==== EXTRACTED MATERIAL ====
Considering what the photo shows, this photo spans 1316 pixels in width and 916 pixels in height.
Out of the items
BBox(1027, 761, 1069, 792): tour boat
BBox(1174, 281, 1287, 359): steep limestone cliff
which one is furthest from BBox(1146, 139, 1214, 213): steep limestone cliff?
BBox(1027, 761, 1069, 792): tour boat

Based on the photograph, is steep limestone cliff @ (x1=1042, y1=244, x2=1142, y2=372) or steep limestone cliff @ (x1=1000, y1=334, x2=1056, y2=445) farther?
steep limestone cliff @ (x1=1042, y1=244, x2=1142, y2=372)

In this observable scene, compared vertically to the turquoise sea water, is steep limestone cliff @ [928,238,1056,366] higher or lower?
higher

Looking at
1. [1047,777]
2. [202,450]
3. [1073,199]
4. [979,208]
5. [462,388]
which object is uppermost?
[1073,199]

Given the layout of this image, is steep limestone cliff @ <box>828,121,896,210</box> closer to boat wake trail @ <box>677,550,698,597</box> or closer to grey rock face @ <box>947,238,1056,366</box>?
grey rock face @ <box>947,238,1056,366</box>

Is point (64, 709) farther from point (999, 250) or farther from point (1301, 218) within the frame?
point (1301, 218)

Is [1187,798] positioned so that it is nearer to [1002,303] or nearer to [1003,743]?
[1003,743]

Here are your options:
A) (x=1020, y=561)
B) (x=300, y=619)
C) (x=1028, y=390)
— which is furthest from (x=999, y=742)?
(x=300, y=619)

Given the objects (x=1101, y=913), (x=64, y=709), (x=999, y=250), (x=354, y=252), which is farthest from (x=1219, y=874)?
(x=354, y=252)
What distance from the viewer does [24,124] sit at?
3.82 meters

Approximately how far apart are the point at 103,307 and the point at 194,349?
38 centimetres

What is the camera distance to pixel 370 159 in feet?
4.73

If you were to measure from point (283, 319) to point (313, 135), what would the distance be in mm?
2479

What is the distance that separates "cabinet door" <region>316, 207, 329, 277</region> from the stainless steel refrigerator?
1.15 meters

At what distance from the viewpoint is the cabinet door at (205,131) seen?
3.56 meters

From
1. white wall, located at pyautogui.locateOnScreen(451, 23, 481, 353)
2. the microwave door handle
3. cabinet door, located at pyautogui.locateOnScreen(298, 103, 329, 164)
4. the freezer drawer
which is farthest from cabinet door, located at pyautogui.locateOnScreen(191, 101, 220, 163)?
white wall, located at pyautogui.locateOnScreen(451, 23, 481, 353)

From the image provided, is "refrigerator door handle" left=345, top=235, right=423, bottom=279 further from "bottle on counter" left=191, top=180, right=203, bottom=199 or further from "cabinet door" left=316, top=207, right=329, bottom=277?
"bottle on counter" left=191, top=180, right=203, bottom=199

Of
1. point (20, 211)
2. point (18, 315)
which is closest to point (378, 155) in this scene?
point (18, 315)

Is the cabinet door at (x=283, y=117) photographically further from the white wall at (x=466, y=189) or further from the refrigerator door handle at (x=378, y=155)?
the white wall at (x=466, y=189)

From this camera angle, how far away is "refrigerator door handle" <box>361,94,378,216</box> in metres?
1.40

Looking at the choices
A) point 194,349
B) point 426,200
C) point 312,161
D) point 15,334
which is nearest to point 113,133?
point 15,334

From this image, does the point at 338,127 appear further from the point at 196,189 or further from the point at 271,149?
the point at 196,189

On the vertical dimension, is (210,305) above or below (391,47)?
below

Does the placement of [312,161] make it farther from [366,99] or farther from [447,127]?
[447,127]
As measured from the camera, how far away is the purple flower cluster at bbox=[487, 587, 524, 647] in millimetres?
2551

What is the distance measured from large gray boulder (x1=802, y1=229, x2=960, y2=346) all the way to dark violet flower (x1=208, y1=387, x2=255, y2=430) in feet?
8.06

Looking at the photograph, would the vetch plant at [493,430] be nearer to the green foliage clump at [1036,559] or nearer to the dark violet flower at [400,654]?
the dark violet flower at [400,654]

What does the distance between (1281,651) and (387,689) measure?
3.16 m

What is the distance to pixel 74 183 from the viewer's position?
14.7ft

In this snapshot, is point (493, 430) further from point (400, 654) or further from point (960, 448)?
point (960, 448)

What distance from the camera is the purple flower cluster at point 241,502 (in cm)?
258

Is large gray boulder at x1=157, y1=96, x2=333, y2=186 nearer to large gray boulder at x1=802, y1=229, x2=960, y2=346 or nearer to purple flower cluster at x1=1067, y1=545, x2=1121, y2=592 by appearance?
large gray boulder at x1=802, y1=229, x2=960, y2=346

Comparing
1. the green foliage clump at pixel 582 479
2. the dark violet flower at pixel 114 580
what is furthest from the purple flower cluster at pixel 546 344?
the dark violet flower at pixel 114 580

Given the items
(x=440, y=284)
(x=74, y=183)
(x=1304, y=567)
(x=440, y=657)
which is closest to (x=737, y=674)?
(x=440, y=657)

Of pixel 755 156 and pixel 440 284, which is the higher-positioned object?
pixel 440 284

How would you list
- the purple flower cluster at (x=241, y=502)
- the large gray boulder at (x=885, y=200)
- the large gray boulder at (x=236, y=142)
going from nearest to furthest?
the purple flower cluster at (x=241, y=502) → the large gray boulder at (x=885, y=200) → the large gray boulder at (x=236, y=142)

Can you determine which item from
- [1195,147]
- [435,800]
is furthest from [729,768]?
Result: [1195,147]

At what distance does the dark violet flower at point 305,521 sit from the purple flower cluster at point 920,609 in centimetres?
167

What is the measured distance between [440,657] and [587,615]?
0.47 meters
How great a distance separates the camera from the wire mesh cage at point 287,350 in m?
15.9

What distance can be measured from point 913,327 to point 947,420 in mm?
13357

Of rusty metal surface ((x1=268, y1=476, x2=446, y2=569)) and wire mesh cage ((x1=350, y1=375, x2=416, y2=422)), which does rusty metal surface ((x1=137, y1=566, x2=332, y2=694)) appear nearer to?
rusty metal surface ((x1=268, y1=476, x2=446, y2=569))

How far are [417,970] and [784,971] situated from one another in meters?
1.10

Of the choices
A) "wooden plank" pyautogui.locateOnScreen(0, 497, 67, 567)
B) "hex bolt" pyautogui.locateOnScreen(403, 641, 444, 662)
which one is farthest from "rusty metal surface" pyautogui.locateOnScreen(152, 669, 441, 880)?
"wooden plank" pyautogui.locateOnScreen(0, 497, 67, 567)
====
▸ WORK REQUIRED
Collect every line of the material above that contains the word "rock", and copy each one in full.

▸ PROBLEM SOLUTION
Given the layout of this image, is steep limestone cliff @ <box>828,121,896,210</box> closer to boat wake trail @ <box>677,550,698,597</box> or closer to grey rock face @ <box>947,238,1056,366</box>?
grey rock face @ <box>947,238,1056,366</box>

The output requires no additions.